Laut Finanzministerium wird die Anpassung zu Steuermindereinnahmen in Höhe von 12,2 Milliarden Euro im Jahr 2023 führen und knapp 18 Milliarden 2024. Die genaue Höhe der Anpassungen soll im Herbst festgelegt werden, wenn Expertenberichte dazu vorliegen. Nicht angepasst werden soll die Reichensteuer. In Deutschland liegt der Spitzensteuersatz bei 42 Prozent, bei besonders hohen Einkommen wird aber ein Zuschlag erhoben, so dass dann insgesamt 45 Prozent abgeschöpft werden. Diese Reichensteuer gilt ab einem Einkommen von 277.826 Euro - und soll dort 2023 und 2024 auch bleiben.

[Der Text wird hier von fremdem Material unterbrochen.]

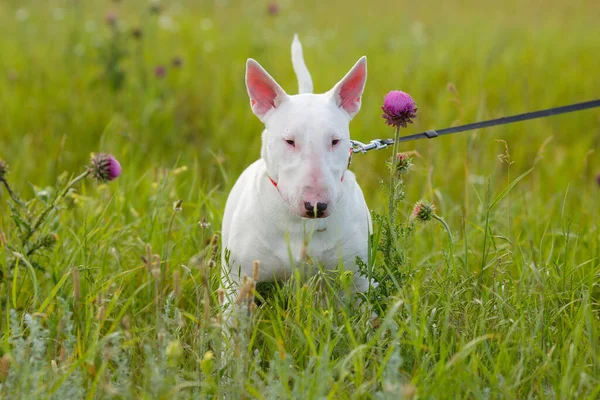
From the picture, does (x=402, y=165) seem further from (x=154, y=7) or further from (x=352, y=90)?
(x=154, y=7)

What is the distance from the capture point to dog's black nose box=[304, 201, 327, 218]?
2172mm

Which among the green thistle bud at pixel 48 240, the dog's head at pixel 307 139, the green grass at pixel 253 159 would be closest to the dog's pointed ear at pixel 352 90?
the dog's head at pixel 307 139

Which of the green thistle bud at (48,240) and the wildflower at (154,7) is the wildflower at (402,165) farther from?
the wildflower at (154,7)

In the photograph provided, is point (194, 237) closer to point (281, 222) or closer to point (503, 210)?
point (281, 222)

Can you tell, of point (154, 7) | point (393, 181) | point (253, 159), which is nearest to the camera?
point (393, 181)

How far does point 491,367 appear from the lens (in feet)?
7.59

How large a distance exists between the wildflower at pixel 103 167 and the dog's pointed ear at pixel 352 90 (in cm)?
84

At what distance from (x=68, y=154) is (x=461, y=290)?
3019mm

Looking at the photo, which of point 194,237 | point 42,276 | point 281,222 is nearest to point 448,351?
point 281,222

CDU-Haushaltsexperte Mathias Middelberg sagte, die Pläne seien richtig, aber auch eine Selbstverständlichkeit. "Das ist ein guter Baustein in diesem Entlastungspaket." Der Staat habe durch die Inflation rund 50 Milliarden Euro an Mehreinnahmen, fast die Hälfte entfielen dabei auf den Bund.

(Bericht von Christian Krämer, redigiert von Hans Seidenstücker. Bei Rückfragen wenden Sie sich an unsere Redaktion unter berlin.newsroom@thomsonreuters.com (für Politik und Konjunktur) oder frankfurt.newsroom@thomsonreuters.com (für Unternehmen und Märkte).)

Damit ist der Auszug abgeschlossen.